- [Direction] Rewrite every line of the entries below as a numbered list, dropping the blank lines.

Extracted data entries:
▼

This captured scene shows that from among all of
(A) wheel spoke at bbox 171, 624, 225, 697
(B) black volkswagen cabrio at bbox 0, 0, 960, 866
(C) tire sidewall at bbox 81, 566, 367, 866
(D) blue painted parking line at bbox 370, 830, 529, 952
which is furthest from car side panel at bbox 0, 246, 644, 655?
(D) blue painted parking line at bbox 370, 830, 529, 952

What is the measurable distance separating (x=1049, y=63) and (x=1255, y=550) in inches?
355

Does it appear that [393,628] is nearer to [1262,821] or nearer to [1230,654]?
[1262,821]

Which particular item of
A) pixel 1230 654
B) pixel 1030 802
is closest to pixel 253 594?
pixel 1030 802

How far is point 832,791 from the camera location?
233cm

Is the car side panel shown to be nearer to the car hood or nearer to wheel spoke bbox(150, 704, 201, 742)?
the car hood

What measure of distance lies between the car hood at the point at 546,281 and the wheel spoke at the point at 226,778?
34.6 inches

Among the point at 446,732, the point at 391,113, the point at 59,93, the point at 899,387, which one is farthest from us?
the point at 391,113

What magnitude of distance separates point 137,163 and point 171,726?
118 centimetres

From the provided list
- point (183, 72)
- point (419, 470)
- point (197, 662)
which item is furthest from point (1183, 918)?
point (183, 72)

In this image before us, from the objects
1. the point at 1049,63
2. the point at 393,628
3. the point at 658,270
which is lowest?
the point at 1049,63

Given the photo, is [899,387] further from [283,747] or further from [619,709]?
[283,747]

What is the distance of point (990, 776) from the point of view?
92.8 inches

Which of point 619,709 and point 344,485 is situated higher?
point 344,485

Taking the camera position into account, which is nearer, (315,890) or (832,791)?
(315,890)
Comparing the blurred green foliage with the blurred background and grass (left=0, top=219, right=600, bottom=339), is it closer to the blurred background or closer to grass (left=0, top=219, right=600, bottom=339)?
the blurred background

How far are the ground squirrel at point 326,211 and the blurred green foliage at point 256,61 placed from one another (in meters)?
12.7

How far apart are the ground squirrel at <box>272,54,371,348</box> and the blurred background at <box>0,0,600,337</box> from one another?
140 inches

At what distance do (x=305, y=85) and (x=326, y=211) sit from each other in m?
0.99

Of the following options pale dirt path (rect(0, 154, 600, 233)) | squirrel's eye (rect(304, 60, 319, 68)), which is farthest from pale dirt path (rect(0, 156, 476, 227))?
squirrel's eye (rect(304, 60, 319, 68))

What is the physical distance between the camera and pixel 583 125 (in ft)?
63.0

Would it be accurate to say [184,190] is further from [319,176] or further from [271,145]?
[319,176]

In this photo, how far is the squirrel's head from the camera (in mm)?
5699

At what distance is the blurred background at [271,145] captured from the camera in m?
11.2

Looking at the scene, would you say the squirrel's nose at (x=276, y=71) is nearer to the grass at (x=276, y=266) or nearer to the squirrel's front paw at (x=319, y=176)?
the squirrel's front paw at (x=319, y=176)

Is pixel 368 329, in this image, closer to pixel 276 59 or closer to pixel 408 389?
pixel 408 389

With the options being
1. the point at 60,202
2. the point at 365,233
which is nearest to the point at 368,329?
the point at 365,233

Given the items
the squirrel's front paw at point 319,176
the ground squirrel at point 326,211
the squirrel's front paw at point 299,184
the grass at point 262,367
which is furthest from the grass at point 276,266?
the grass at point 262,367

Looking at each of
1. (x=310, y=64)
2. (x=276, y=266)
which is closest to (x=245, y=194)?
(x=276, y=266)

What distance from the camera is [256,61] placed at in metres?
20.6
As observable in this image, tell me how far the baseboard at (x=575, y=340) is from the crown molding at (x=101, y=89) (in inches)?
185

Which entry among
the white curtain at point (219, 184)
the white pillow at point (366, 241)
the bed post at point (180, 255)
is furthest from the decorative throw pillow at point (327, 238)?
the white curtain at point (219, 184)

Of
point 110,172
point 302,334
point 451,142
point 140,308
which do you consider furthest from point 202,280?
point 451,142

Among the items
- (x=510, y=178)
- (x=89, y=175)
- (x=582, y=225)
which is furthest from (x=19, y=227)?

▲

- [Response to the task]
1. This captured scene shows that from among all of
2. (A) wheel spoke at bbox 171, 624, 225, 697
3. (B) black volkswagen cabrio at bbox 0, 0, 960, 866
4. (C) tire sidewall at bbox 81, 566, 367, 866
5. (D) blue painted parking line at bbox 370, 830, 529, 952
6. which is furthest from car side panel at bbox 0, 246, 644, 655?
7. (D) blue painted parking line at bbox 370, 830, 529, 952
8. What is the measurable distance separating (x=1049, y=63) and (x=1255, y=550) in inches?
9. 355
10. Does it appear that [393,628] is nearer to [1262,821] or nearer to [1230,654]?
11. [1262,821]
12. Which particular item of
13. A) pixel 1230 654
14. B) pixel 1030 802
15. is closest to pixel 253 594?
16. pixel 1030 802
17. How far is point 832,791 from the camera location?
18. 233cm
19. Is the car side panel shown to be nearer to the car hood or nearer to wheel spoke bbox(150, 704, 201, 742)?
20. the car hood
21. What measure of distance lies between the car hood at the point at 546,281 and the wheel spoke at the point at 226,778?
22. 34.6 inches
23. Among the point at 446,732, the point at 391,113, the point at 59,93, the point at 899,387, which one is farthest from us?
24. the point at 391,113
25. What magnitude of distance separates point 137,163 and point 171,726?
26. 118 centimetres
27. From the provided list
28. - point (183, 72)
29. - point (419, 470)
30. - point (197, 662)
31. which item is furthest from point (1183, 918)?
32. point (183, 72)
33. In this image before us, from the objects
34. 1. the point at 1049,63
35. 2. the point at 393,628
36. 3. the point at 658,270
37. which is lowest?
38. the point at 1049,63
39. Given the photo, is [899,387] further from [283,747] or further from [619,709]?
40. [283,747]
41. What is the distance of point (990, 776) from the point of view?
42. 92.8 inches
43. Which of point 619,709 and point 344,485 is situated higher?
44. point 344,485
45. Taking the camera position into account, which is nearer, (315,890) or (832,791)?
46. (315,890)
47. Comparing the blurred green foliage with the blurred background and grass (left=0, top=219, right=600, bottom=339), is it closer to the blurred background or closer to grass (left=0, top=219, right=600, bottom=339)?
48. the blurred background
49. How far are the ground squirrel at point 326,211 and the blurred green foliage at point 256,61 placed from one another (in meters)?
50. 12.7
51. How far apart are the ground squirrel at <box>272,54,371,348</box> and the blurred background at <box>0,0,600,337</box> from one another?
52. 140 inches
53. At what distance do (x=305, y=85) and (x=326, y=211) sit from each other in m?
54. 0.99
55. Of the following options pale dirt path (rect(0, 154, 600, 233)) | squirrel's eye (rect(304, 60, 319, 68)), which is farthest from pale dirt path (rect(0, 156, 476, 227))?
56. squirrel's eye (rect(304, 60, 319, 68))
57. What is the physical distance between the camera and pixel 583 125 (in ft)?
58. 63.0
59. Would it be accurate to say [184,190] is further from [319,176] or further from [271,145]?
60. [319,176]
61. In this photo, how far is the squirrel's head from the camera (in mm)?
62. 5699
63. At what distance is the blurred background at [271,145] captured from the camera in m?
64. 11.2
65. Looking at the scene, would you say the squirrel's nose at (x=276, y=71) is nearer to the grass at (x=276, y=266) or nearer to the squirrel's front paw at (x=319, y=176)?
66. the squirrel's front paw at (x=319, y=176)
67. Is pixel 368 329, in this image, closer to pixel 276 59 or closer to pixel 408 389?
68. pixel 408 389
69. With the options being
70. 1. the point at 60,202
71. 2. the point at 365,233
72. which is nearest to the point at 368,329?
73. the point at 365,233
74. Given the items
75. the squirrel's front paw at point 319,176
76. the ground squirrel at point 326,211
77. the squirrel's front paw at point 299,184
78. the grass at point 262,367
79. which is furthest from the grass at point 276,266?
80. the grass at point 262,367
81. Looking at each of
82. 1. (x=310, y=64)
83. 2. (x=276, y=266)
84. which is closest to (x=245, y=194)?
85. (x=276, y=266)
86. What distance from the camera is [256,61] placed at in metres?
87. 20.6
88. As observable in this image, tell me how far the baseboard at (x=575, y=340) is from the crown molding at (x=101, y=89) (in inches)?
89. 185
90. Which entry among
91. the white curtain at point (219, 184)
92. the white pillow at point (366, 241)
93. the bed post at point (180, 255)
94. is furthest from the decorative throw pillow at point (327, 238)?
95. the white curtain at point (219, 184)
96. Of
97. point 110,172
98. point 302,334
99. point 451,142
100. point 140,308
101. which do you consider furthest from point 202,280?
102. point 451,142
103. Among the items
104. - (x=510, y=178)
105. - (x=89, y=175)
106. - (x=582, y=225)
107. which is furthest from (x=19, y=227)?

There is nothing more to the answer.